Jerome
Eusebius Sophronius Hieronymus — Jerome — was born around AD 347 in Stridon, a small town on the border of Dalmatia and Pannonia (its exact location is disputed). He studied grammar and rhetoric in Rome under the great grammarian Donatus, was baptised there, and then spent years as an ascetic in the Syrian desert, where he learned Hebrew from a Jewish convert — an almost unheard-of accomplishment for a Christian scholar of his day.
Jerome's supreme achievement is the Vulgate, his translation of the Bible into Latin from the Hebrew and Greek originals. Commissioned by Pope Damasus in 382, it replaced the chaotic collection of Old Latin versions then in circulation and remained the standard Bible of the Western Church for over a thousand years. His translations of the Old Testament directly from the Hebrew (the Hebraica veritas) were controversial — many preferred the Septuagint Greek — but his scholarship was unanswerable.

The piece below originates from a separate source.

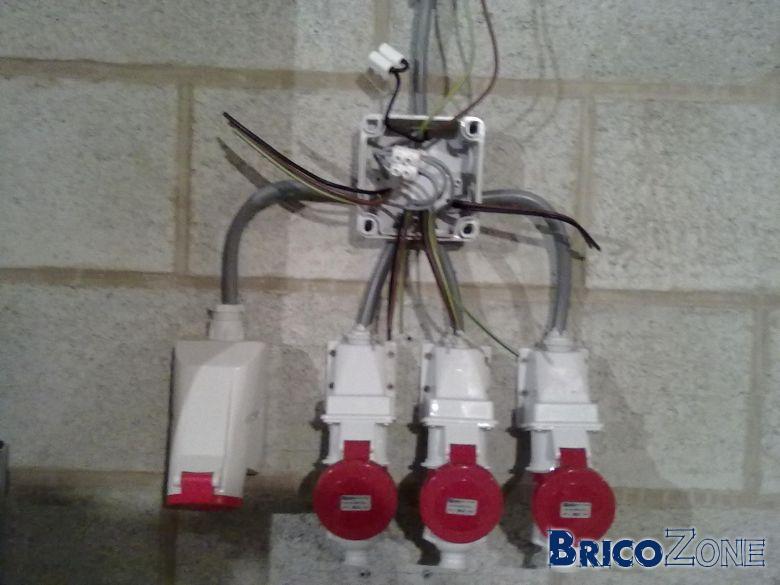 Comment bien connecter plusieurs cables de 6mm2 - Comment brancher plusieurs ampoules ensemble ...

He was also a prolific letter-writer, a translator of Origen and Eusebius, and one of the most savage polemicists in the history of Christianity. His quarrels with Rufinus, Jovinian, and Pelagius produced invective of a quality that Cicero might have envied. He spent his final decades in a monastery in Bethlehem, where he died in 420. His letters, biblical commentaries, and translations constitute one of the largest surviving bodies of work from late antiquity.